My father taught me at any early age to draw animals and plants. He took me to the Rubens Museum and explained to me all about art. My mother was raised in French and used to translate French literature. She gave me the love of language; my father gave me the love of everything visual – that’s a good Belgian marriage, in a sense!
02 Why do you think that is? What came first? A love of drawing or writing?
Both my parents were influential on my work and my thinking. My mother gave me the love of language, and my father was a very good classical drawer. At night, I’m always making drawings. Out of the drawings, writing will come, and out of the writings, drawings will come – it’s the base of everything.

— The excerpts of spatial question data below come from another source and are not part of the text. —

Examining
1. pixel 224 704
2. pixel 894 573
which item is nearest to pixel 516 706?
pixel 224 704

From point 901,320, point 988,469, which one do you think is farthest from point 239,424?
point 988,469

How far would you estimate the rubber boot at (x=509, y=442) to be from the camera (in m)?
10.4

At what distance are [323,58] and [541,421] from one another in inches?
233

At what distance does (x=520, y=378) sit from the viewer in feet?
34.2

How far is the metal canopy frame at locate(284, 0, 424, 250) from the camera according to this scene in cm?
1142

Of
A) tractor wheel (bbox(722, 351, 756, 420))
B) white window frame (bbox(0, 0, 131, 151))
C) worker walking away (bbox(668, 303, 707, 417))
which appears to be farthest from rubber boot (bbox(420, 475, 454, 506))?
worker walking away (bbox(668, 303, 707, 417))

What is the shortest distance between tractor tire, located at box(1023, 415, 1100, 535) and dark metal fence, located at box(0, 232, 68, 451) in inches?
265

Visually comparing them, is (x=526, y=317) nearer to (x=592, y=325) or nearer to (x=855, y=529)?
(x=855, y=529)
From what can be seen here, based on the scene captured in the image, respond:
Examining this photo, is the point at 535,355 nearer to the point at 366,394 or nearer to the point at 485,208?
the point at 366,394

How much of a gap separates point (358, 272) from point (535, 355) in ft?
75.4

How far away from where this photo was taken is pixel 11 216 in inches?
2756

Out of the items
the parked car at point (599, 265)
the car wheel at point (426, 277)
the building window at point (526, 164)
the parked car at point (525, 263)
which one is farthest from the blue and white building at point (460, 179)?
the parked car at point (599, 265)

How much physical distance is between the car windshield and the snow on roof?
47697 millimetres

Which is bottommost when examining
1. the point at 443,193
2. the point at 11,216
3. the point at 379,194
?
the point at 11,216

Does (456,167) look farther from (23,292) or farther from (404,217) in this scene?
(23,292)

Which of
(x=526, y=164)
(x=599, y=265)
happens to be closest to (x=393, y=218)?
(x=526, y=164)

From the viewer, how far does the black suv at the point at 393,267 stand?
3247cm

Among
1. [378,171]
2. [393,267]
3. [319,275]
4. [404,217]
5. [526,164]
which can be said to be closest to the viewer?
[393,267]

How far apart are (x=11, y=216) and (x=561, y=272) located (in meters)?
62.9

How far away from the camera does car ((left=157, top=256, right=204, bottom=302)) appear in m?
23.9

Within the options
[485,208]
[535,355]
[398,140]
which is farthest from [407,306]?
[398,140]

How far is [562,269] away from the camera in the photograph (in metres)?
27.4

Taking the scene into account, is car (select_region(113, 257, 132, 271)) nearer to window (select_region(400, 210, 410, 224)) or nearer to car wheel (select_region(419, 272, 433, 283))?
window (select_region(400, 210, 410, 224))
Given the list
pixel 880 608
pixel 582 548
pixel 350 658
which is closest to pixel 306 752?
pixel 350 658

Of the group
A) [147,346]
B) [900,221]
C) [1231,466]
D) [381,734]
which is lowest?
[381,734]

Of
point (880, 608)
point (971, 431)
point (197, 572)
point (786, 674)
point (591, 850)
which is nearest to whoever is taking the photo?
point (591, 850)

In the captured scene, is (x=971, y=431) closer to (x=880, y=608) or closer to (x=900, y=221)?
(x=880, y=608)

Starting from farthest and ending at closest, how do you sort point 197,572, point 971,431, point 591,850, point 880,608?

03 Do you always work at night?
I work a lot at night, often between 2am and 7am. This is my most productive time, when I am at my most creative.
04
Why do you think
that is?
It’s genetic. I’m an insomniac, like my mother. I only fall asleep in the morning. I usually sleep only two or four hours – that’s enough. I was diagnosed when I was 10 years old and I have since learned to live with it.
05 Of your work that has been shown at the Louvre, which were your favourite pieces?
I have two favourite pieces. The first is called Autoportrait en plus grand ver du monde (2008). It’s a worm, and he is crawling, moving. It’s a response to Peter Paul Rubens’ paintings of the Medicis. He painted the family’s legacy as gods of divine persons, whereas I depicted myself as the biggest worm in the world – the artist represented as a worm, not a god. If you take a worm away from the earth, the earth is bad. When you take an artist away from society, society will kill itself. It’s based on drawings of me. It’s a self-portrait of me at 88 years old. I’m crawling between the tombs. One of the gravestones has my birth date and my date of death on it.
My other favourite piece of mine is called Colombes qui chient et rats qui volent (2008). It’s basically pigeons defecating over a stairwell. It’s also a combination of three different symbols: the peace pigeon, the spiritual pigeon and the street pigeon.
Flemish masters used the spiritual pigeon because it represents God. Later, with the Dutch, you see a lot of peace pigeons. So, I brought in the street pigeon. With the street pigeon one can find sick pigeons, dying pigeons, skeleton pigeons – they’re all here together.
The pigeons are made out of Murano glass. I created and designed them in Venice, then painted them using my hands and fingers. To make them blue, I used ink from Bic pens.
06 You live in Antwerp. Where do you like to hang out in the city?
La Luna [17 Italiëlei] is a fantastic restaurant. The owner cooks everything himself, and it’s round the corner from where I live. Café Hopper [2 Leopold de Waelstraat] is the best place to listen to jazz. The Museum of Contemporary Art [MuHKA] and Stedelijk Museum voor Actuele Kunst [SMAK] are also worth visiting.
When I’m in Brussels, I like to go to L’Archiduc (6 Rue Antoine-Dansaert).
07 Your exhibition at the Louvre has been incredibly successful. Do you see yourself expanding on your success there? What are your plans for the rest of the year?
No, I don’t. The exhibition at the Louvre began in Antwerp at MuHKA and the Koninklijk Museum voor Schone Kunsten Antwerpen (KMSKA), then continued and expanded into the Louvre exhibition. It won’t be repeated because that would mean it becomes too much of a format.
However, I am creating five new big works for the Kunsthaus Bregenz gallery in Austria, which will be part of an exhibition called ‘Metamorphoses of the Ego – from Dusk till Dawn’. It will cover five exhibition floors. It opens on 27 September and runs until January 2009.
08 Do you think you would be more or less successful if you were a woman?
Oh, even more! The male world would love me. I would be a very beautiful woman. I would seduce all the men. Women are more intelligent and more sensitive than men.